So the first UK study with a median age of 25 is going to be used to 
estimate prevalence over a range of ages? You are going to have to 
make some very strong assumptions here which I personally would not 
want to make.

Is there any possibility that in the real dataset you can fit your 
model to those studies which do provide age-specific prevalences and 
then use that to impute?

You do not say when these studies were published but I would ask the 
authors of the primary studies if they can make the information 
available to you. You may have already done that of course. I referee 
quite a few papers on systematic reviews and my impression is that 
some authors are amenable to doing the work for you. You mileage may 
vary of course.

>*Standard random-effect meta-analysis* with package meta.
>
>I used metaprop() to get a first estimate of the prevalence in each country
>without taking age into account, and to obtain weights. As expected,
>heterogeneity was very high, so I used weights from the random-effects
>model.

Which will be nearly equal and so hardly worth using in my opinion 
but again your mileage may vary.

>  meta <- 
> metaprop(event=n_events,n=n_total,byvar=country,sm="PLOGIT",method.tau="REML",data=data)
>  summary(meta)
>  data$weight<-meta$w.random
>
>I used meta to get a first estimate of the prevalence without taking age
>into account, and to obtain weights. As expected, heterogeneity was very
>high, so I used weights from the random-effects model.
>
>*Generalized additive model* to include age with package mgcv.
>
>The gam() model parameters (k and sp) were chosen using BIC and GCV number
>(not shown here).
>
>  model <- gam( cbind(n_events,n_total-n_events) ~
>s(study_median_age,bs="cr",k=4,sp=2) + s(country,bs="re"),
>weights=weight, data=data, family="binomial"(link=logit),
>method="REML")
>  plot(model,pages=1,residuals=T, all.terms=T, shade=T)
>
>Predictions for each age group were obtained from this model as explained
>earlier.
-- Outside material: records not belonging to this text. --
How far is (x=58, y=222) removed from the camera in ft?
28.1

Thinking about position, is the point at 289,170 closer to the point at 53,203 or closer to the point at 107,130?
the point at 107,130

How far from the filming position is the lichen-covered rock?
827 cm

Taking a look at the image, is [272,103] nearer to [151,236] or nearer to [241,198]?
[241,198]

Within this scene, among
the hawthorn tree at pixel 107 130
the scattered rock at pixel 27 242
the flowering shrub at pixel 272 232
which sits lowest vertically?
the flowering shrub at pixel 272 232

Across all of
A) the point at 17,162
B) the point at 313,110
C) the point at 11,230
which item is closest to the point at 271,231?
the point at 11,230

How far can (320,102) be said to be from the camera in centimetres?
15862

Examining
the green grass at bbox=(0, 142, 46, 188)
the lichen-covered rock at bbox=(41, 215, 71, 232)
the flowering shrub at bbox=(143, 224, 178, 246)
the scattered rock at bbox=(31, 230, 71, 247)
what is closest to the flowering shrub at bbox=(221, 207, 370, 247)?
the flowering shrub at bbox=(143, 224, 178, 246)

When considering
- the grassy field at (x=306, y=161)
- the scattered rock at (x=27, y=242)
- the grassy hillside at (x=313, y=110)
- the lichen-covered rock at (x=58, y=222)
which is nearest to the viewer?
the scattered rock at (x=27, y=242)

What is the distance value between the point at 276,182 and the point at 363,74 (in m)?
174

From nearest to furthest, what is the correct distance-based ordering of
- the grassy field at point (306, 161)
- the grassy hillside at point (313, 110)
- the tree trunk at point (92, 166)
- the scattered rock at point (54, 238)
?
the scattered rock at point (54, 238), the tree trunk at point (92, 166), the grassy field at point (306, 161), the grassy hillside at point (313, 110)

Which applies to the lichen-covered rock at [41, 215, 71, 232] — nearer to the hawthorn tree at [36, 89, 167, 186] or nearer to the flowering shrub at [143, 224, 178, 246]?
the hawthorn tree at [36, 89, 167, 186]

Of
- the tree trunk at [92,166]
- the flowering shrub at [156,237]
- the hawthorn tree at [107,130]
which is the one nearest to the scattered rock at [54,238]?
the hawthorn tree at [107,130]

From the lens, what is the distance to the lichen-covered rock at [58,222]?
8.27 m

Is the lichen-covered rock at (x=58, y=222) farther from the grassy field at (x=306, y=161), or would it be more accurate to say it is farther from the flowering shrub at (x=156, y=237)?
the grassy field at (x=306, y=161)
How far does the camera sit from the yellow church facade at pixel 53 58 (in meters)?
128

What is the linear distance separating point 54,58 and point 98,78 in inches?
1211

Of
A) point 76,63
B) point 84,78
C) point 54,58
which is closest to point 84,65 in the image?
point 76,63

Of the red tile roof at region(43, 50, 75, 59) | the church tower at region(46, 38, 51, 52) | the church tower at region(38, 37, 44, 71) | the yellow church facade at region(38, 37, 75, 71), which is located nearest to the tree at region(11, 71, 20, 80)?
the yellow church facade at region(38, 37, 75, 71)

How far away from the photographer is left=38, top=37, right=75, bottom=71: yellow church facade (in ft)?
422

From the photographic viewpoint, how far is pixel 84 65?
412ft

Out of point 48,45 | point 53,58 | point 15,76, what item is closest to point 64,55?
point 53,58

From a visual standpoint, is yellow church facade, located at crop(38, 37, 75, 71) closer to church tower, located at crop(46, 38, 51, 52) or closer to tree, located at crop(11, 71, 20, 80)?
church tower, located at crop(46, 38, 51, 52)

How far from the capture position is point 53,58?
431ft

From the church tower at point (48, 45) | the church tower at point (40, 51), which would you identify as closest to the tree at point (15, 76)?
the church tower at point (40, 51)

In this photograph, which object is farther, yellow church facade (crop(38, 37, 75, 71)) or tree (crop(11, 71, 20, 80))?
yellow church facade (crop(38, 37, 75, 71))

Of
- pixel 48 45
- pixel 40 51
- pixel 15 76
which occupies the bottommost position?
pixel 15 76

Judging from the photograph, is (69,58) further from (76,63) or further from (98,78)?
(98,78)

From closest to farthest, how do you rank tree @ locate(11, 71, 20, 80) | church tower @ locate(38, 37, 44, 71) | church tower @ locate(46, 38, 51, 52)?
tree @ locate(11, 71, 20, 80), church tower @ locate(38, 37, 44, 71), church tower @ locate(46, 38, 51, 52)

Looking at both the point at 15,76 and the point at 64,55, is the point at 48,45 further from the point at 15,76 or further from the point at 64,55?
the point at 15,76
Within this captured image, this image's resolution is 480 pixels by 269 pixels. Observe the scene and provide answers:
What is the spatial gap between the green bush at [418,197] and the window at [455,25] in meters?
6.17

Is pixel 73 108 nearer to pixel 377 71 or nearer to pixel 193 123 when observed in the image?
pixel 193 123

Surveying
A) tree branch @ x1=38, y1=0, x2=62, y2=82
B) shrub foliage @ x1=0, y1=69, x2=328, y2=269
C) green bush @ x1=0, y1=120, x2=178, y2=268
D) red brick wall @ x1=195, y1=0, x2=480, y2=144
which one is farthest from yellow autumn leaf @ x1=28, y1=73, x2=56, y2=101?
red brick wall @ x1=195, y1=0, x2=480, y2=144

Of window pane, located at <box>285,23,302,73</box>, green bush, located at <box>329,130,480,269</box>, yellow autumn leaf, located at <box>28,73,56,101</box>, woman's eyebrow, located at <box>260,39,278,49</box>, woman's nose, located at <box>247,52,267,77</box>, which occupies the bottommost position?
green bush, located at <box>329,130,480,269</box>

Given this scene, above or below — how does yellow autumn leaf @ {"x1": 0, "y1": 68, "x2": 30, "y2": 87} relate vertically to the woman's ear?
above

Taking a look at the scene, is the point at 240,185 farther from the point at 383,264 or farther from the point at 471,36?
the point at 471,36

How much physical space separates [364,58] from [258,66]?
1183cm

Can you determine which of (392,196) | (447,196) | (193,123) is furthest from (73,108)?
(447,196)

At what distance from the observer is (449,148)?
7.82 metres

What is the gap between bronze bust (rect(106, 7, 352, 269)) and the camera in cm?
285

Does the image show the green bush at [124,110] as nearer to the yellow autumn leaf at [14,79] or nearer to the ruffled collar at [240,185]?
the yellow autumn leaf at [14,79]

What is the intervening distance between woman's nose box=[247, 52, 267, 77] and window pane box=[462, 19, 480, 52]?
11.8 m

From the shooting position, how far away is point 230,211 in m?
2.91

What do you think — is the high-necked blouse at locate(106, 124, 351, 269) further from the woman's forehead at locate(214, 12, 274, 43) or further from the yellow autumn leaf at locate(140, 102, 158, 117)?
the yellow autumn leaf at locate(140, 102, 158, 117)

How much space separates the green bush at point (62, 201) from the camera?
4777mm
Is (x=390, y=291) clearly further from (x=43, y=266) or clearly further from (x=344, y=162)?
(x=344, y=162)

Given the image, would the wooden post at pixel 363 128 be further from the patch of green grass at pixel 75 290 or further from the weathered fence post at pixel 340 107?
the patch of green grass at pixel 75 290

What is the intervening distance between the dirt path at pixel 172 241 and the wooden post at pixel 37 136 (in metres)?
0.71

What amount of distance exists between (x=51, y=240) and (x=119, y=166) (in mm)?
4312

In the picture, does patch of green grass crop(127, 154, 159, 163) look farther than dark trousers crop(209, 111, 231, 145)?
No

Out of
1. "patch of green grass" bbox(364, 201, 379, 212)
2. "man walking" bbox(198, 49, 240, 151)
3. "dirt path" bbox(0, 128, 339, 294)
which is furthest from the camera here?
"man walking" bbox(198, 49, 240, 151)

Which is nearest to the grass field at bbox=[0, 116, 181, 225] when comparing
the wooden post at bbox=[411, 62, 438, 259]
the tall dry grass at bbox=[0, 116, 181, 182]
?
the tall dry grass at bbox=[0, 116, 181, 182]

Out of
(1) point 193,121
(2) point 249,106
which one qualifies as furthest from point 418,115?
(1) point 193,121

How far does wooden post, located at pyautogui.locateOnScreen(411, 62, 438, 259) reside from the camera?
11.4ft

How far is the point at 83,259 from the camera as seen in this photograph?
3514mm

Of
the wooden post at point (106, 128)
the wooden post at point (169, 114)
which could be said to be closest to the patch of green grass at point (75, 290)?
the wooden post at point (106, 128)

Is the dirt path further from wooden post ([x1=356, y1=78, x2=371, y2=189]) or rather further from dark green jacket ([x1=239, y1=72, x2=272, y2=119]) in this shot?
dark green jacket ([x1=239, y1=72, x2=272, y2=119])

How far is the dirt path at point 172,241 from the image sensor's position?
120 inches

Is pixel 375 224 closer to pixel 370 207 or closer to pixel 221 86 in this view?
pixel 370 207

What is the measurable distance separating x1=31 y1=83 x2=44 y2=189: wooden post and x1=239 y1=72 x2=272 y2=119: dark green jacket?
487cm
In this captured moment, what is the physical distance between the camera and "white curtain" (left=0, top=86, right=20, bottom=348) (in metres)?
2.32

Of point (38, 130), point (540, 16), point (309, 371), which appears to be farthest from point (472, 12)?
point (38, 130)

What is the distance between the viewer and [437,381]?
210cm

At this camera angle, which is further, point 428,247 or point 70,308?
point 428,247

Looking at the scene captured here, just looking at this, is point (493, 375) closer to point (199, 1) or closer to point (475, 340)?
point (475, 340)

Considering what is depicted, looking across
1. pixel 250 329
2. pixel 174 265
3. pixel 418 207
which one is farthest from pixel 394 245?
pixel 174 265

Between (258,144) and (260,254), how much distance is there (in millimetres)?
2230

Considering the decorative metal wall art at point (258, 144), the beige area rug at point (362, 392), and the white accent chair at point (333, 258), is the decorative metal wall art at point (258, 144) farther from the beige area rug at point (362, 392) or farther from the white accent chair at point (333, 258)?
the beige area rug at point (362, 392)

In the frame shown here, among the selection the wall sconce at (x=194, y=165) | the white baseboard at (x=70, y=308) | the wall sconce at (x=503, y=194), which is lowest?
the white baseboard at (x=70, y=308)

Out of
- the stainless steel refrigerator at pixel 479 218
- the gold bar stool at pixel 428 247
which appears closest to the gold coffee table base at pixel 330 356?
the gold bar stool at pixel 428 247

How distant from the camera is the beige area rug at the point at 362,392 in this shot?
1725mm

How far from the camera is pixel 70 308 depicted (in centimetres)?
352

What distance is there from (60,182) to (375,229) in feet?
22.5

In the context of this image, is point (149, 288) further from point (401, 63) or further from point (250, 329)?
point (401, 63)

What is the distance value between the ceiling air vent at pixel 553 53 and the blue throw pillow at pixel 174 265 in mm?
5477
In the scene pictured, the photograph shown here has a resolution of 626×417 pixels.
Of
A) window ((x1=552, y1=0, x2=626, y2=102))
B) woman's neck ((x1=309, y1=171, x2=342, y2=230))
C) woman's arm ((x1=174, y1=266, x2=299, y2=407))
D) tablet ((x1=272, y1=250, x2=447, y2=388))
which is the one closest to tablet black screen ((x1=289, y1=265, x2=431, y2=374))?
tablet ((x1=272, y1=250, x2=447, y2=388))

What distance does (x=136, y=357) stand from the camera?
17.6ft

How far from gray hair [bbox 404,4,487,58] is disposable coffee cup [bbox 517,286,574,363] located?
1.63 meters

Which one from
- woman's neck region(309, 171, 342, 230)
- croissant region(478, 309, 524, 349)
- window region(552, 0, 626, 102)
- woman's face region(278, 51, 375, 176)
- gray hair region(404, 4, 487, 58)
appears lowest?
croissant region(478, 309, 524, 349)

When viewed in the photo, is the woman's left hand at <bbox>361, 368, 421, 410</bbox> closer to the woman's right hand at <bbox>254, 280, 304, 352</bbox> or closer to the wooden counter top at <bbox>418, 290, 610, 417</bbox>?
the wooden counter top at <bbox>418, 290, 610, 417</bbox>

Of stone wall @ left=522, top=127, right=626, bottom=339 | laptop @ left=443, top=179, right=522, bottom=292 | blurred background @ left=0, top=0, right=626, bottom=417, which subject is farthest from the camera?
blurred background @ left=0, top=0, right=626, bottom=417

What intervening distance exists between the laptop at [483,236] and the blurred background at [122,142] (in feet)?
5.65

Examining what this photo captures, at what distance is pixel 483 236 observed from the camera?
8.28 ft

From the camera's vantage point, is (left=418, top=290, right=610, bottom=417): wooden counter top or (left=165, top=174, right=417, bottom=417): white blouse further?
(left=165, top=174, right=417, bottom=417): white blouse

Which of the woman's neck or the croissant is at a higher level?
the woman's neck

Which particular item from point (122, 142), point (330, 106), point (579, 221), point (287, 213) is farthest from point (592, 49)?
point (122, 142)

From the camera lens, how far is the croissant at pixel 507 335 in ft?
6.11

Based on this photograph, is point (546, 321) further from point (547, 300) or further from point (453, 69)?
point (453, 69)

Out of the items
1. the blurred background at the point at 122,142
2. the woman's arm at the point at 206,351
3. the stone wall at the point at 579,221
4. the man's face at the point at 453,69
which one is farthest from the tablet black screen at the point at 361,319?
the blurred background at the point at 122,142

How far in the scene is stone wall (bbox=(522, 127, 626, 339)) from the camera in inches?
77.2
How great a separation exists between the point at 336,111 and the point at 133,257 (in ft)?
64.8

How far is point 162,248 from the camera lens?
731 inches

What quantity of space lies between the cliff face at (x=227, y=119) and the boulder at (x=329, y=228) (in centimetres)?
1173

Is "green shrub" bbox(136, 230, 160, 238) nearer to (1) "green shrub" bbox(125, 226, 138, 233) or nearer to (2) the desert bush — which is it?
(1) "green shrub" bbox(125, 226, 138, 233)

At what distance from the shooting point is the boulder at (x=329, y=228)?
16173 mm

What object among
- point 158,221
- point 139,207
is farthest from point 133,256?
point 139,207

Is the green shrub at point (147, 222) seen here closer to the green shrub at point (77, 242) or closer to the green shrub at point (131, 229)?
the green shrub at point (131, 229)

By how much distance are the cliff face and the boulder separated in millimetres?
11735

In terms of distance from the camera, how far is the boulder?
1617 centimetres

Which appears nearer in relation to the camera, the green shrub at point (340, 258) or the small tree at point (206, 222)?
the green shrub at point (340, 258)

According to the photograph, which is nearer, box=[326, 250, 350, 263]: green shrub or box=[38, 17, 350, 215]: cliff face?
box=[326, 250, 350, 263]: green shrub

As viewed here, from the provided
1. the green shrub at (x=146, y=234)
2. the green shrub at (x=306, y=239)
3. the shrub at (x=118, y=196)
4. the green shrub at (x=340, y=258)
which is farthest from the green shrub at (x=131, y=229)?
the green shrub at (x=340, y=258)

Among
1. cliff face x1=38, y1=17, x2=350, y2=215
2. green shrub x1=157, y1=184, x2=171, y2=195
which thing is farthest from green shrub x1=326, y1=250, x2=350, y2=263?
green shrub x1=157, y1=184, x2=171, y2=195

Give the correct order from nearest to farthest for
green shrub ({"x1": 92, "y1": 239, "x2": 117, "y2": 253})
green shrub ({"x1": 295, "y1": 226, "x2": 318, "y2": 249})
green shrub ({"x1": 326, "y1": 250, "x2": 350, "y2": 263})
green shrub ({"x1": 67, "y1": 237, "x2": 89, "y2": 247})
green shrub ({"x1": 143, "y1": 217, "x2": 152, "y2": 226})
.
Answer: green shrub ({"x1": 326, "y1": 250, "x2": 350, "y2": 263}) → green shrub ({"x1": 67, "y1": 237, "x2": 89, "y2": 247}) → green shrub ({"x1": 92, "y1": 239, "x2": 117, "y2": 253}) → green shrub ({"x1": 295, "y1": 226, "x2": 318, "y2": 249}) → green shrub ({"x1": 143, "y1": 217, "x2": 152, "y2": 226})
CI were obtained directly using predict.gam(), that uses the
>Bayesian posterior covariance matrix of the parameters. For exemple
>considering UK:
>
>  newdat<-data.frame(country="UK",study_median_age=seq(17,57,5))
>  link<-predict(model,newdat,type="link",se.fit=T)$fit
>  linkse<-predict(model,newdat,type="link",se.fit=T)$se
>  newdat$prev<-model$family$linkinv(link)
>  newdat$CIinf<-model$family$linkinv(link-1.96*linkse)
>  newdat$CIsup<-model$family$linkinv(link+1.96*linkse)
>  plot(newdat$prev~newdat$study_median_age, type="l",ylim=c(0,.12))
>  lines(newdat$CIinf~newdat$study_median_age, lty=2)
>  lines(newdat$CIsup~newdat$study_median_age, lty=2)
>
>The results were satisfying, representing the augmentation of the
>prevalence with advanced age, with coherent confidence intervals. I
>obtained a total prevalence for the country using the country population
>structure (not shown, I hope it is clear enough).
>
>However, I figured I needed to include study-level random-effects since
>there was a high heterogeneity (even though I did not calculate
>heterogeneity after the meta-regression).
>
>*Introducing study-level random-effect* with package gamm4.
>
>Since mgcv models can't handle that much random-effect parameters, I had to
>switch to gamm4.
>
>  model2 <- gamm4(cbind(n_events,n_total-n_events) ~
>s(study_median_age,bs="cr",k=4) + s(country,bs="re"),
>random=~(1|id_study), data=data, weights=weight,
>family="binomial"(link=logit))
>  plot(model2$gam,pages=1,residuals=T, all.terms=T, shade=T)
>
>  link<-predict(model2$gam,newdat,type="link",se.fit=T)$fit
>  linkse<-predict(model2$gam,newdat,type="link",se.fit=T)$se
>  newdat$prev2<-model$family$linkinv(link)
>  newdat$CIinf2<-model$family$linkinv(link-1.96*linkse)
>  newdat$CIsup2<-model$family$linkinv(link+1.96*linkse)
>  plot(newdat$prev2~newdat$study_median_age, 
> type="l",col="red",ylim=c(0,0.11))
>  lines(newdat$CIinf2~newdat$study_median_age, lty=2,col="red")
>  lines(newdat$CIsup2~newdat$study_median_age, lty=2,col="red")
>  lines(newdat$prev~newdat$study_median_age, type="l",ylim=c(0,.12))
>  lines(newdat$CIinf~newdat$study_median_age, lty=2)
>  lines(newdat$CIsup~newdat$study_median_age, lty=2)
>
>Since the study-level random effect was in the mer part of the fit, I
>didn't have to handle it.
>
>As you can see, I obtain rather different results, with a much smoother
>relation between age and prevalence, and quite different confidence
>intervals. It is even more different in the full-data analysis, where the
>CI are much wider in the model including study-level RE, to the point it is
>sometimes almost uninformative (prevalence between 0 and 15%, but if it is
>the way it is...). Moreover, the study-level RE model seems to be more
>stable when outliers are excluded.
>
>*So, my questions are:*
>
>    - Did I properly extract the weights from the metaprop() function and
>    used them further?
>    - Did I properly built my gam() and gamm4() models? I read a lot about
>    this, but I'm not used to this king of models.
>    - Which of these models should I use?
>
>I would really appreciate some help, since neither my teachers nor my
>colleagues could. It was a really harsh to conduct the systematic review,
>and very frustrating to struggle with the analysis... Thank you in advance!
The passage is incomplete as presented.